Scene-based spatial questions
..............................
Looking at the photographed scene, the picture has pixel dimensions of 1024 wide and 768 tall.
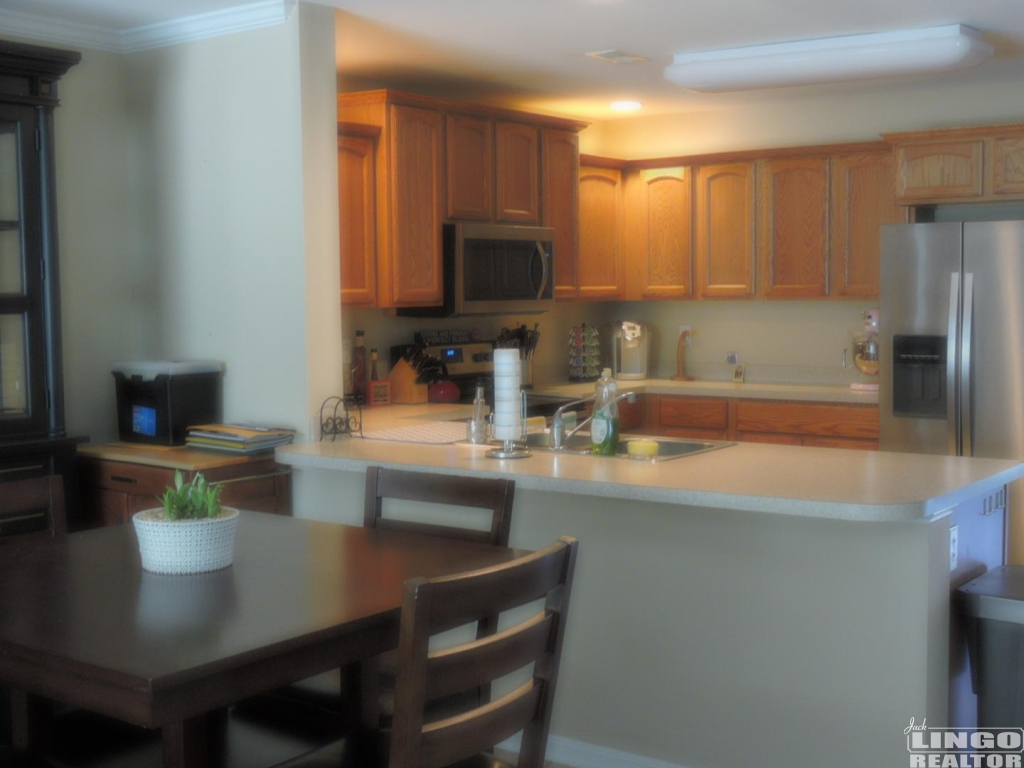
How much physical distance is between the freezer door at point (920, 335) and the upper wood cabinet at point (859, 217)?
1.87 feet

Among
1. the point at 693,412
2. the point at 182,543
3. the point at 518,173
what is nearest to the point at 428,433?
the point at 518,173

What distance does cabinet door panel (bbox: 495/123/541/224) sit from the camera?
5262 mm

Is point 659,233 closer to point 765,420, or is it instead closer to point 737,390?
point 737,390

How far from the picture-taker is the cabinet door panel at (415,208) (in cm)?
464

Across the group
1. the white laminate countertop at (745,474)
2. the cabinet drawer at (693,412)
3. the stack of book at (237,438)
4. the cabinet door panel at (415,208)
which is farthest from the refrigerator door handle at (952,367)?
the stack of book at (237,438)

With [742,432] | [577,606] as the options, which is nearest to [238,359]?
[577,606]

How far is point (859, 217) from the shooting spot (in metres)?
5.61

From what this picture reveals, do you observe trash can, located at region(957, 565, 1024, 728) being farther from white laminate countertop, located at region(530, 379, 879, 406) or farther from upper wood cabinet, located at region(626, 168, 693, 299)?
upper wood cabinet, located at region(626, 168, 693, 299)

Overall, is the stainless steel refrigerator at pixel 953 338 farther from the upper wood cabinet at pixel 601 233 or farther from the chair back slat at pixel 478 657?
the chair back slat at pixel 478 657

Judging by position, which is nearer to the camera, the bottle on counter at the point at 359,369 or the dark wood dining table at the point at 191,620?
the dark wood dining table at the point at 191,620

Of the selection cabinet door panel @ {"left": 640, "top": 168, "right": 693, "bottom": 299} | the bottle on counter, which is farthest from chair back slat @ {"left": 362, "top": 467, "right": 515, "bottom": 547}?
cabinet door panel @ {"left": 640, "top": 168, "right": 693, "bottom": 299}

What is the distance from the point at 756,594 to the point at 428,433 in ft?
4.86

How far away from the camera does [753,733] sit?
304cm

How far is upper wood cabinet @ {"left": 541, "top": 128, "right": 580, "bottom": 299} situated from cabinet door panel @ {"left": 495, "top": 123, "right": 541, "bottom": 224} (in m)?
0.06
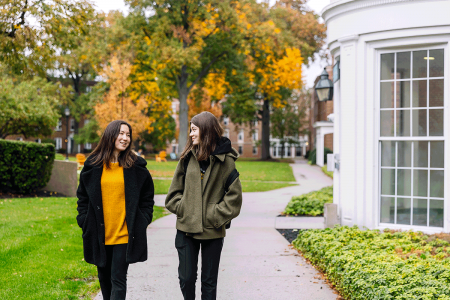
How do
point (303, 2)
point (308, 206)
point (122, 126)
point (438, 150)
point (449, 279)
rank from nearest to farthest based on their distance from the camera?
point (122, 126) < point (449, 279) < point (438, 150) < point (308, 206) < point (303, 2)

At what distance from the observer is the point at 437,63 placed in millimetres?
7352

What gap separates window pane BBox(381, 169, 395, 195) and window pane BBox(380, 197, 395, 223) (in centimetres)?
12

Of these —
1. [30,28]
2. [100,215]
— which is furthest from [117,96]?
[100,215]

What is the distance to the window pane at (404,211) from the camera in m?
7.60

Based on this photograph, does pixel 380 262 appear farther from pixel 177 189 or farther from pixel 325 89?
pixel 325 89

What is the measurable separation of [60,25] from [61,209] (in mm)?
4791

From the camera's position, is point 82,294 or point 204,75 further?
point 204,75

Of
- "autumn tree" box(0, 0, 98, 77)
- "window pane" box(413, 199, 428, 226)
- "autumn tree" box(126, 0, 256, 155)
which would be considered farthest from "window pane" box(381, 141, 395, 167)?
"autumn tree" box(126, 0, 256, 155)

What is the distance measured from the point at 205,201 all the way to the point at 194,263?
531mm

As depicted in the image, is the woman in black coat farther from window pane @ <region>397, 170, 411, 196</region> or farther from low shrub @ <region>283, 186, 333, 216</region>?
low shrub @ <region>283, 186, 333, 216</region>

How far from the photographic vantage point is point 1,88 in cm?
2752

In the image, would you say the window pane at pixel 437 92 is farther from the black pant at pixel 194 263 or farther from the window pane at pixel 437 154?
the black pant at pixel 194 263

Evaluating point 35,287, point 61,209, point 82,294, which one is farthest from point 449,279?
point 61,209

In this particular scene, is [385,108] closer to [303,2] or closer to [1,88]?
[1,88]
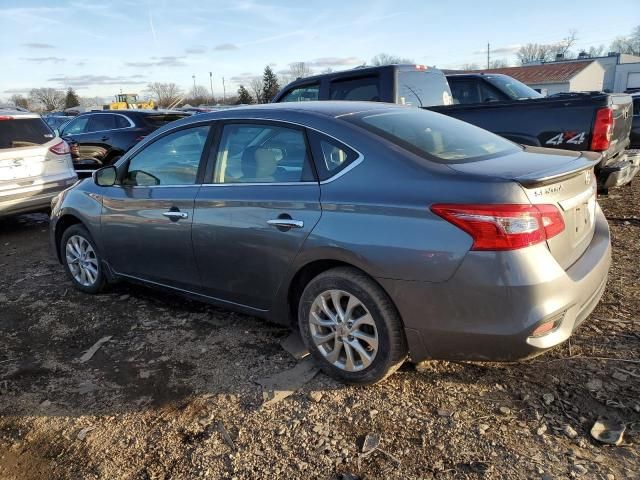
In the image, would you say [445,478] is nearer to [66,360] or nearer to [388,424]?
[388,424]

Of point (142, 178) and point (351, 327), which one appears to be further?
point (142, 178)

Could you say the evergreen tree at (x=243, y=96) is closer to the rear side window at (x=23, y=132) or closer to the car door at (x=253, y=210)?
the rear side window at (x=23, y=132)

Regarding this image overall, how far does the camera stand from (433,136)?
3238mm

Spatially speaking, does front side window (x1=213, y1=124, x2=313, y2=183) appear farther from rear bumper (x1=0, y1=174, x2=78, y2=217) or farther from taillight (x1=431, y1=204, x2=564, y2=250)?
rear bumper (x1=0, y1=174, x2=78, y2=217)

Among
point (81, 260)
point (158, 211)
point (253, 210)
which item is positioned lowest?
point (81, 260)

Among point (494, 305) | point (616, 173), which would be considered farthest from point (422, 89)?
point (494, 305)

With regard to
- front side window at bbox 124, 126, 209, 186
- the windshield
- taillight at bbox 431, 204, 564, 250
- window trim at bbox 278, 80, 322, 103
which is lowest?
taillight at bbox 431, 204, 564, 250

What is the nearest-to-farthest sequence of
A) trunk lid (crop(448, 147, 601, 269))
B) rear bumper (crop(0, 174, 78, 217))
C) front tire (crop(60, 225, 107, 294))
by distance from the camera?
trunk lid (crop(448, 147, 601, 269)) < front tire (crop(60, 225, 107, 294)) < rear bumper (crop(0, 174, 78, 217))

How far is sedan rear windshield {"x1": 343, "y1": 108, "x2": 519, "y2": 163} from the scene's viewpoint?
118 inches

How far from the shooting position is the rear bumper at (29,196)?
692cm

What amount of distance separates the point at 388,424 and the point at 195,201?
1972 mm

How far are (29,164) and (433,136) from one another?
617cm

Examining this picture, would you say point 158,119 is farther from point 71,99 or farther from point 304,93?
point 71,99

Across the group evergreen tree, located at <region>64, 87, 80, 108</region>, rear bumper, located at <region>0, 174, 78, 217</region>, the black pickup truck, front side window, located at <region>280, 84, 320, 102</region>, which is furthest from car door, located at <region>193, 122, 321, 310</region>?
evergreen tree, located at <region>64, 87, 80, 108</region>
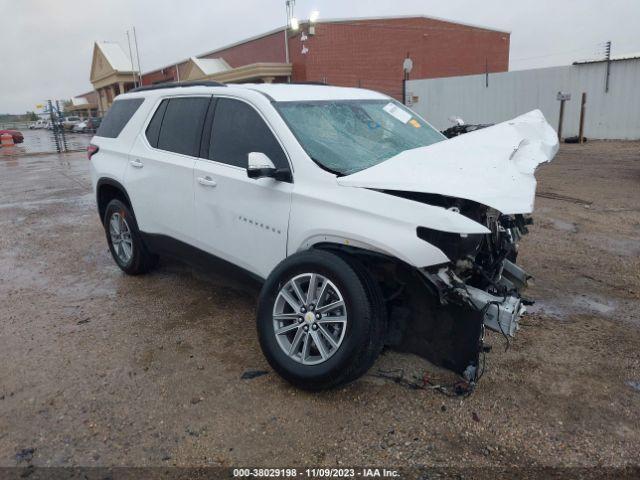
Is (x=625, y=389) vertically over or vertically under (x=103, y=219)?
under

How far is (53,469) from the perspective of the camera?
260 centimetres

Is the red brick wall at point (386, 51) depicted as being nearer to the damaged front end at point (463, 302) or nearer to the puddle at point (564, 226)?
the puddle at point (564, 226)

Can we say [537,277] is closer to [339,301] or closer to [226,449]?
[339,301]

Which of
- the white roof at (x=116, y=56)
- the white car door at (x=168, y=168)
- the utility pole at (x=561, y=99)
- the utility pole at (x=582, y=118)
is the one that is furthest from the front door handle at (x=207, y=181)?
the white roof at (x=116, y=56)

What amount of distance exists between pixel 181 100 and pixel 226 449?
3098mm

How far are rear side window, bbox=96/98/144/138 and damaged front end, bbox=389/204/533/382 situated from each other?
3.56 meters

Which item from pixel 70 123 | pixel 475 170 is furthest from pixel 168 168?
pixel 70 123

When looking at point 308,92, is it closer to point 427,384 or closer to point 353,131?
point 353,131

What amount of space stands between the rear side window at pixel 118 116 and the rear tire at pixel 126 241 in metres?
0.75

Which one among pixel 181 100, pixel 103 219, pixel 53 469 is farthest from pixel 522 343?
pixel 103 219

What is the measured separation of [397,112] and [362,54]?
28.6m

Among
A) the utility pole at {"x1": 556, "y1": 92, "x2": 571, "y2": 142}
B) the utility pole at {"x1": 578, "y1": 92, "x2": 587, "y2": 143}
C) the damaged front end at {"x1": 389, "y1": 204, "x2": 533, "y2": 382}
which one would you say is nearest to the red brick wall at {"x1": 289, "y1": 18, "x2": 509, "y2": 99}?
the utility pole at {"x1": 556, "y1": 92, "x2": 571, "y2": 142}

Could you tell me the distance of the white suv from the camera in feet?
9.53

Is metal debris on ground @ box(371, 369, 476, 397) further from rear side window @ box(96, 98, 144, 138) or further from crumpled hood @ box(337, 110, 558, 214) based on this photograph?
rear side window @ box(96, 98, 144, 138)
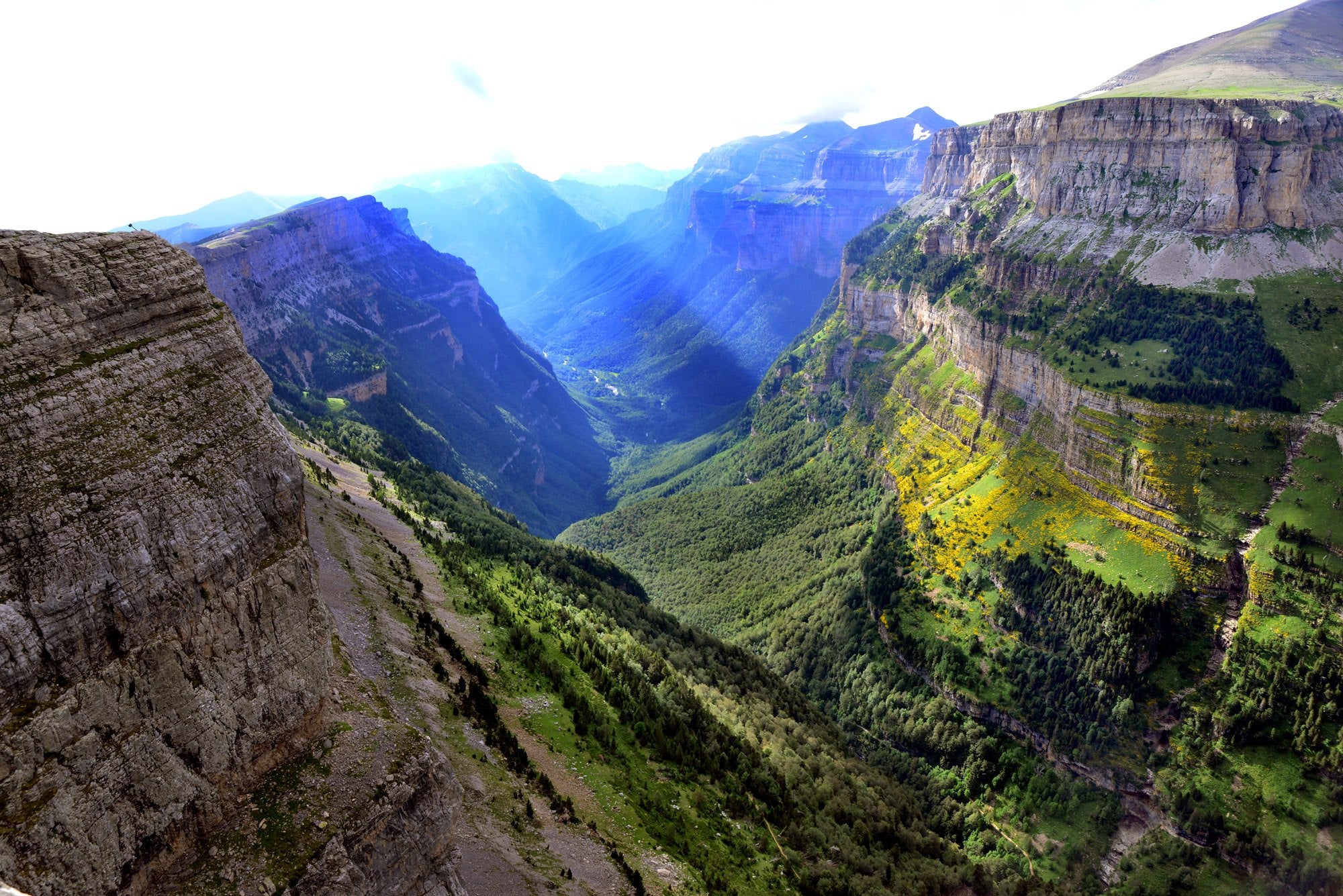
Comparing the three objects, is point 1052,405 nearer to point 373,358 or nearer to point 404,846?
point 404,846

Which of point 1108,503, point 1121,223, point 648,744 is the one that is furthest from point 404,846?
point 1121,223

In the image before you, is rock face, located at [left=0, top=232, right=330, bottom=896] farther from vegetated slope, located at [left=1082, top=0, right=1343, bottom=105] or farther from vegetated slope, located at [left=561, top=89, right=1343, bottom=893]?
vegetated slope, located at [left=1082, top=0, right=1343, bottom=105]

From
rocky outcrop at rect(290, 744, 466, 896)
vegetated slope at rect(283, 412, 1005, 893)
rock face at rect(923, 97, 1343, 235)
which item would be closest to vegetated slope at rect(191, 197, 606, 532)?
vegetated slope at rect(283, 412, 1005, 893)

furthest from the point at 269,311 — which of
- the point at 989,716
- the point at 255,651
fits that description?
the point at 989,716

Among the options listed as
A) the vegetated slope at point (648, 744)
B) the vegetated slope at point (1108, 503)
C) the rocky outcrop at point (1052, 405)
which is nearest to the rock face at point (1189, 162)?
the vegetated slope at point (1108, 503)

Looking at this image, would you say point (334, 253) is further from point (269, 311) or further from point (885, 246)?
point (885, 246)
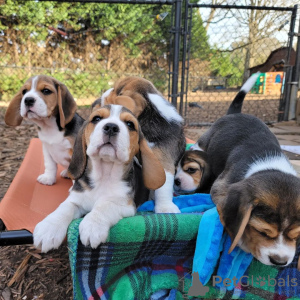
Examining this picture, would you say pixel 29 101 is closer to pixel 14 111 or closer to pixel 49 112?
pixel 49 112

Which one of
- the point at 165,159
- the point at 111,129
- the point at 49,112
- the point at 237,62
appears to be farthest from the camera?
the point at 237,62

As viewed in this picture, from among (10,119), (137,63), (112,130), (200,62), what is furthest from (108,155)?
(137,63)

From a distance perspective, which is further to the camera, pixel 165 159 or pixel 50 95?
pixel 50 95

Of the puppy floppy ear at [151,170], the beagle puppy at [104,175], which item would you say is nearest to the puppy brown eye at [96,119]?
the beagle puppy at [104,175]

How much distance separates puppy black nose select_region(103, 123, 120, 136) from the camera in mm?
1865

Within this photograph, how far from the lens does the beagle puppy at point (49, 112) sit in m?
2.82

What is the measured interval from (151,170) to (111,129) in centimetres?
39

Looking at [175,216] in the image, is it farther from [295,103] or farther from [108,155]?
[295,103]

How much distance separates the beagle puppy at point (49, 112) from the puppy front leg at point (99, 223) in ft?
4.41

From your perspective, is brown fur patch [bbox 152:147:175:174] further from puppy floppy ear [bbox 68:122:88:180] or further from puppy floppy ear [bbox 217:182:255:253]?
puppy floppy ear [bbox 217:182:255:253]

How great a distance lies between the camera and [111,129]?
1.87 m

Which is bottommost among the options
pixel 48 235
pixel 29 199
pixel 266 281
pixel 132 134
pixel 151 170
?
pixel 266 281

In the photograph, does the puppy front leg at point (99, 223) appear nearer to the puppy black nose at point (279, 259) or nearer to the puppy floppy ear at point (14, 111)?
the puppy black nose at point (279, 259)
..............................
Only those lines running from the one containing "Looking at [175,216]" through the last line of the data above are to be copied, exactly, with both ends included.

THE RESULT:
Looking at [175,216] in the image, is it farther from [295,103] or farther from [108,155]?
[295,103]

How much distance separates the beagle puppy at point (49, 112) from the puppy front leg at point (99, 223) in ft?
4.41

From your perspective, is brown fur patch [bbox 152:147:175:174] further from puppy floppy ear [bbox 68:122:88:180] or further from puppy floppy ear [bbox 217:182:255:253]?
puppy floppy ear [bbox 217:182:255:253]

How great a distance lies between the camera and [111,129]?
1.87 m

Which is bottommost among the options
pixel 48 235
pixel 29 199
pixel 266 281
pixel 132 134
pixel 151 170
?
pixel 266 281

In the photograph, does the puppy front leg at point (99, 223) appear nearer to the puppy black nose at point (279, 259) or nearer to the puppy floppy ear at point (14, 111)?
the puppy black nose at point (279, 259)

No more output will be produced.